• **What to work on**: Return, exactly and in full, the lines of the records below starting at the one with "SALA para alugar" and ending at the one with "Maxxis MAPW PRESA", and no other lines.

• **Given information**:
══════════════════════════════

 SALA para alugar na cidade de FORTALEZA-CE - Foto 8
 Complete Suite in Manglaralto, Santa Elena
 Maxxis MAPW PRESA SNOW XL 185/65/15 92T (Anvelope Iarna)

══════════════════════════════

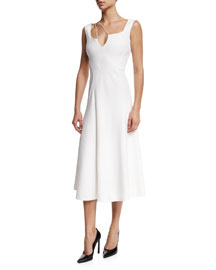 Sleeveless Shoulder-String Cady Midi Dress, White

══════════════════════════════

• **Solved exercise**:
 SALA para alugar na cidade de FORTALEZA-CE - Foto 8
 Complete Suite in Manglaralto, Santa Elena
 Maxxis MAPW PRESA SNOW XL 185/65/15 92T (Anvelope Iarna)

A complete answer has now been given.